The court specifically told counsel: I would like for you to write down what you say the duty is for me to charge this jury. . . .
Thereafter he advised counsel precisely what he wanted, and gave them until the next day to present this matter to him.
When the court reconvened the next day, counsel for the Power Board read briefly and commented on (15 lines in the Bill of Exceptions), Jones v. City of Dyersburg, 59 Tenn.App. 354, 440 S.W.2d 809 (1967), but presented no special requests.
Counsel for plaintiff submitted seven (7) special requests, however, these do not appear in the record.

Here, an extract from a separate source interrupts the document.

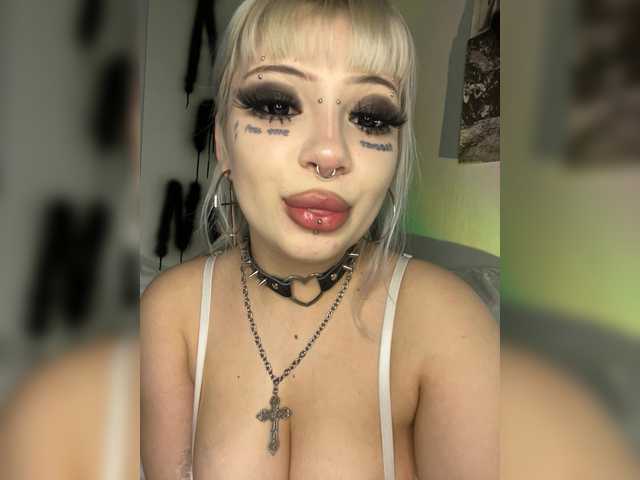 xlunami – webcam model profile photo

I find it difficult to rationalize holding a trial court in error on the basis of a charge where complaining counsel failed to respond to the trial judge’s request for assistance. The Power Board was represented by capable and experienced trial counsel. Brief research would have enabled the presentation of appropriate special requests. I cannot condone his standing idly by, withhold
The trial judge did his homework and his charge was correct.

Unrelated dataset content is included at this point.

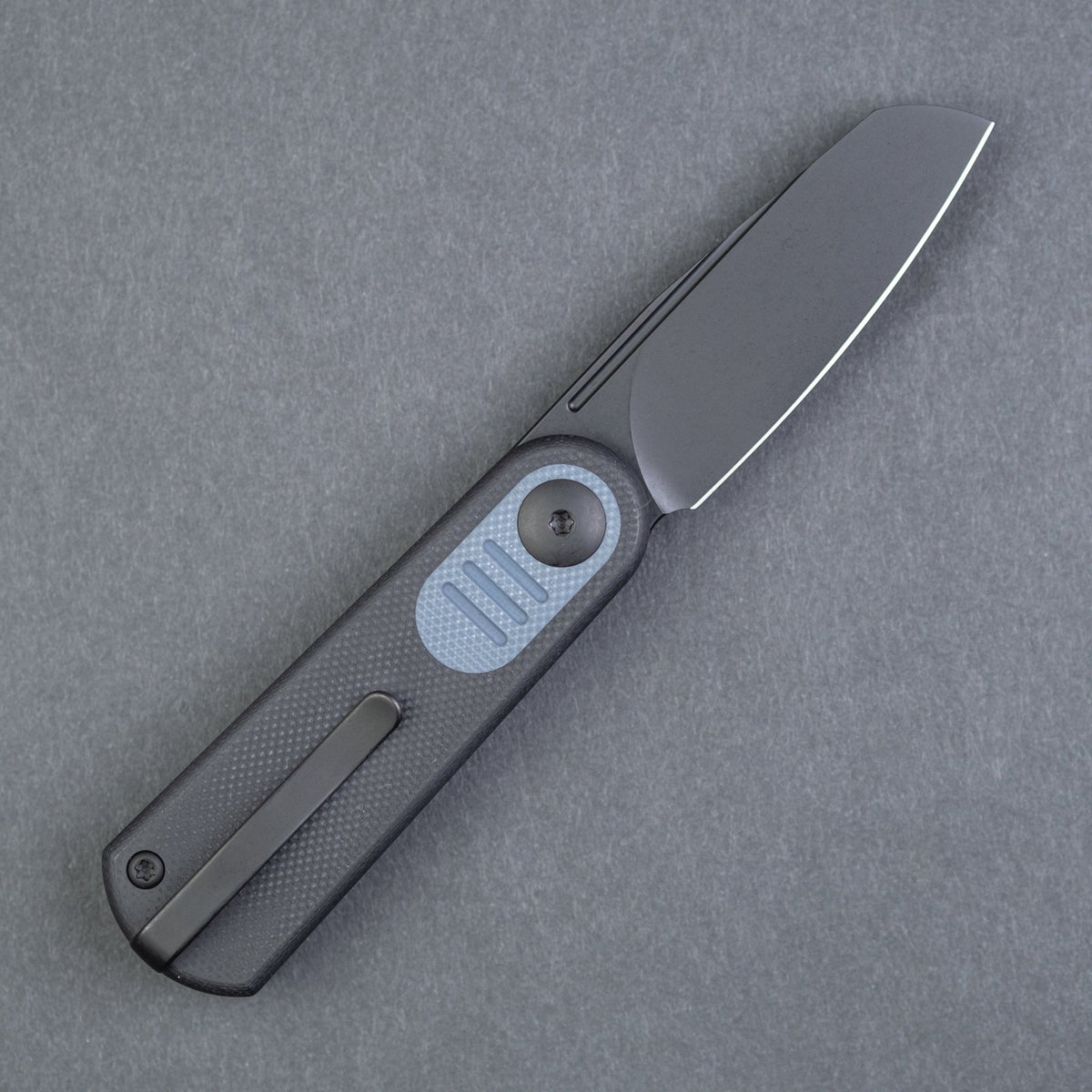 URBAN Baby Barlow - Tuxedo G10 - URBAN EDC®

Assuming arguendo that the charge was meager or inadequate, this is not fatal. As the late Chief Justice Burnett said, in Bluff City Buick Co. v. Davis, 204 Tenn. 593, 323 S.W.2d 1 (1959):
This Court has held for more than 100 years that we would not reverse a case for meagerness, inadequacy, etc., or failure to give a charge unless a special request is asked which correctly sets forth the points to be charged. (Emphasis supplied).
204 Tenn. at 602, 323 S.W.2d at 5.
I deplore the tendency sometimes shown by appellate courts to expect trial judges, in their charges, to be extemporaneously and spontaneously as thorough in their exposition of the law as appellate judges are — or should be — in judicial treatises originating in the rarefactive atmosphere of their appellate judicial chambers. This great expectation is founded in fallacy.
Until the State of Tennessee recognizes that her trial judiciary deserves and needs adequate court rooms, adequate library facilities and, more importantly to this issue, a fulltime law clerk, we are going to continue to have meager — and sometimes inadequate — charges. It is impossible for a trial judge, working under a tight schedule and attempting to manage a heavy case load, to sit the trial bench, coping with the increasingly complex issues of legal controversies, forced to “shoot from the hip” as he rules on evidentiary problems, dealing with counsel “working in the pits” in a fierce adversary system, to give the thought and attention to jury charges that cases demand and justice requires.
I am not willing to reward their best efforts with reversal merely because a charge, intended for lay consumption, does not measure up to law review standards of legal erudition.
I would affirm.
. Court adjourned at 4:00 o’clock p. m. prevailing time and reconvened the next day at 9:00 o’clock, a. m.